◆ THE EXERCISE
Rewrite the rows from the line containing "As seen in the" through the line containing "5. pixel 100 98" as a numbered list, leaving out blank lines. Include both end lines.

(Raw records)
┄┄┄┄┄┄┄┄┄┄┄┄┄┄┄┄┄┄┄┄

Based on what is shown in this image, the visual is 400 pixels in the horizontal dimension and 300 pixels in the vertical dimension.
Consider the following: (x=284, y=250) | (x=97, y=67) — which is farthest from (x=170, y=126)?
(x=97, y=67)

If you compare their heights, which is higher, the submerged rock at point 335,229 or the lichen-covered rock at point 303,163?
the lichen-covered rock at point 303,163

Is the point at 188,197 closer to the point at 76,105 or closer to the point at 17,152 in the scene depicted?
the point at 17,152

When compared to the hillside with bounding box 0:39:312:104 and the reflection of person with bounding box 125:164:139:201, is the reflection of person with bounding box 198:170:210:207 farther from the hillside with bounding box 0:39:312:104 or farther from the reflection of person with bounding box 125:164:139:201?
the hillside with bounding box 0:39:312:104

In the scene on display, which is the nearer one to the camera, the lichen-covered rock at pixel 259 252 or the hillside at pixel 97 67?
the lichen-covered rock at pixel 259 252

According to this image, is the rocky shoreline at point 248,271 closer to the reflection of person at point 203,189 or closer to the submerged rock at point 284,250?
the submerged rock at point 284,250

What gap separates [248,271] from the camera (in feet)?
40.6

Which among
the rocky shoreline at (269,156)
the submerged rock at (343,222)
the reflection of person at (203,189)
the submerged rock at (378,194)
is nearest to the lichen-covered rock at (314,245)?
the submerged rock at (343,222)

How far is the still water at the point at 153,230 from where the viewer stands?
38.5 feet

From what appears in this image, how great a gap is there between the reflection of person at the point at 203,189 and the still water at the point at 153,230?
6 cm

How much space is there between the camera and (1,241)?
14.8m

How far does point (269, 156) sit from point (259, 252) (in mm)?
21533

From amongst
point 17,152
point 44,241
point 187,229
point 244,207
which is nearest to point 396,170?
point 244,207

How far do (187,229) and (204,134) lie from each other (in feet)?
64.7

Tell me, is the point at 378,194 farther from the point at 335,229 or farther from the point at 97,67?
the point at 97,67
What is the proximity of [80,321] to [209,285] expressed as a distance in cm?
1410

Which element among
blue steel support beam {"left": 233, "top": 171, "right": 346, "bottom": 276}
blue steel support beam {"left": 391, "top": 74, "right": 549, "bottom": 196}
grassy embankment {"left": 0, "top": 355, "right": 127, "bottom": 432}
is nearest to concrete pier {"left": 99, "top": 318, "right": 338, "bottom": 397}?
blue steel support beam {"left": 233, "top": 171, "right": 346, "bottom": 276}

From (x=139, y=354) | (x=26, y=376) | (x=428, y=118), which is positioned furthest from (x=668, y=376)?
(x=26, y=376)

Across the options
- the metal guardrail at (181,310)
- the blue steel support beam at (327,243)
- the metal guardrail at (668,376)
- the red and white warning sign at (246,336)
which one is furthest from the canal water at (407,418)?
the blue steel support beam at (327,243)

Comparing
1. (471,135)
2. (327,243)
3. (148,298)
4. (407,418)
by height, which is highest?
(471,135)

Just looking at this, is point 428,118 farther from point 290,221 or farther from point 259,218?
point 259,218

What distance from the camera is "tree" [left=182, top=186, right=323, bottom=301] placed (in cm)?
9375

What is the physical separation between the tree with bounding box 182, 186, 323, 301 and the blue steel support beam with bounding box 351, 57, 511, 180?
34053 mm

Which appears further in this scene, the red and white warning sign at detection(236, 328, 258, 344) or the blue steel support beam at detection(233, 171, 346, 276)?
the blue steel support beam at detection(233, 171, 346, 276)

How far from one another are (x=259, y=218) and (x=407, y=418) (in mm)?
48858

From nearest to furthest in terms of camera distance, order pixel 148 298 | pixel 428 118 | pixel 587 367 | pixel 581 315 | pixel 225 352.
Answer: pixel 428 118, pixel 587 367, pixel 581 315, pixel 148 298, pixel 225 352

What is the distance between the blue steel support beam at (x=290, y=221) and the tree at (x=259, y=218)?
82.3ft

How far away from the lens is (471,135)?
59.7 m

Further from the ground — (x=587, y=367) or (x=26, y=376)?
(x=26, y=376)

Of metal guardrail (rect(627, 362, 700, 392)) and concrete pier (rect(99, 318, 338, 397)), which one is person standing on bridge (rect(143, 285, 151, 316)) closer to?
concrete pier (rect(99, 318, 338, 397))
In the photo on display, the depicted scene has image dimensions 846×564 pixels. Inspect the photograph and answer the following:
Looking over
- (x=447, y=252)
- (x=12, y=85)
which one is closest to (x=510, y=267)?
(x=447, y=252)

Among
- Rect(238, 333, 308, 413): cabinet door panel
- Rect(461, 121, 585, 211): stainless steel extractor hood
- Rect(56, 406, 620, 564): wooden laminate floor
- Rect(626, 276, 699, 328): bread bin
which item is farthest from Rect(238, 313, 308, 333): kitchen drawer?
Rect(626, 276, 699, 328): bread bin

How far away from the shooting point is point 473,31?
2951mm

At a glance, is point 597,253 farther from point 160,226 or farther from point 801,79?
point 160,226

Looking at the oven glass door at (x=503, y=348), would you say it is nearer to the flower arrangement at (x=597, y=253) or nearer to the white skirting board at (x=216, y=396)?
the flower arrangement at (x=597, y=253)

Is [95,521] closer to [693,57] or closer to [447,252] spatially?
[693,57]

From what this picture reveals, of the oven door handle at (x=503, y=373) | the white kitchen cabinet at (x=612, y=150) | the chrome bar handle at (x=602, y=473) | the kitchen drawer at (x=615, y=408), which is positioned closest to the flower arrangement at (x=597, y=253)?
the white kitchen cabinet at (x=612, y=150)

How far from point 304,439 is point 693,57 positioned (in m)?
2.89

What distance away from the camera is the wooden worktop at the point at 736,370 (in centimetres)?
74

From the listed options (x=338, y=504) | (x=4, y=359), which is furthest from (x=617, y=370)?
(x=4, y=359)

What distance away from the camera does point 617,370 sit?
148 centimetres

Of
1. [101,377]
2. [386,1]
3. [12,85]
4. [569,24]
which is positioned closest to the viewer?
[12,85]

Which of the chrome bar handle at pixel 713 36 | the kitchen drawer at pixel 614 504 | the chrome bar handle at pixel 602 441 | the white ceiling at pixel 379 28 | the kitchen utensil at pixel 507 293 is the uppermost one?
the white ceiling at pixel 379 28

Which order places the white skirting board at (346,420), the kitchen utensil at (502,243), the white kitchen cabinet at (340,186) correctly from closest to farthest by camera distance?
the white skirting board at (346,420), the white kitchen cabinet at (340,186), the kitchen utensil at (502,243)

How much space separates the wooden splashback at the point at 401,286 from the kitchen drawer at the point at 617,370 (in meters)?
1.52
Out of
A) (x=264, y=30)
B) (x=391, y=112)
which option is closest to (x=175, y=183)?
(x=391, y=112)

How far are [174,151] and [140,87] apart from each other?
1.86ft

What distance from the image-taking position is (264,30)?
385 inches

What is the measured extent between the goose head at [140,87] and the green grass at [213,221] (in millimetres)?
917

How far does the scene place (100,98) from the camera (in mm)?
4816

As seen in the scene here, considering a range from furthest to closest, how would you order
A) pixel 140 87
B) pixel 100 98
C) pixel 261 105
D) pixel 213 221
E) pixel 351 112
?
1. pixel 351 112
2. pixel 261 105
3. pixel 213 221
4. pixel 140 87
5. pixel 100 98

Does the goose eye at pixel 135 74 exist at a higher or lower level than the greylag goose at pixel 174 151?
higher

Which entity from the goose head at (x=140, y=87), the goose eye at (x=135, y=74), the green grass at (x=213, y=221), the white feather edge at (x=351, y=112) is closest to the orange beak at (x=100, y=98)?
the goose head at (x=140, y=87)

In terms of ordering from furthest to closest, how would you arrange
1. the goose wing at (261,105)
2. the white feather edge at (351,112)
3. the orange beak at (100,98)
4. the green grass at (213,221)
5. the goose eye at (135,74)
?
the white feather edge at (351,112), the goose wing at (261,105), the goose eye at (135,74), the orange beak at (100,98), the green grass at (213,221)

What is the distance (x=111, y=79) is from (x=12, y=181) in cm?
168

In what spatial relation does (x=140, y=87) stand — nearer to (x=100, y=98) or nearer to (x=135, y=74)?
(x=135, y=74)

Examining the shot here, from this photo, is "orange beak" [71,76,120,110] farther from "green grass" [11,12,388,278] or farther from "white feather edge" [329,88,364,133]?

┄┄┄┄┄┄┄┄┄┄┄┄┄┄┄┄┄┄┄┄

◆ TASK OUTPUT
1. As seen in the scene here, considering a range from furthest to closest, how would you order
2. A) pixel 140 87
3. B) pixel 100 98
4. C) pixel 261 105
5. D) pixel 213 221
6. E) pixel 351 112
7. ?
8. 1. pixel 351 112
9. 2. pixel 261 105
10. 3. pixel 213 221
11. 4. pixel 140 87
12. 5. pixel 100 98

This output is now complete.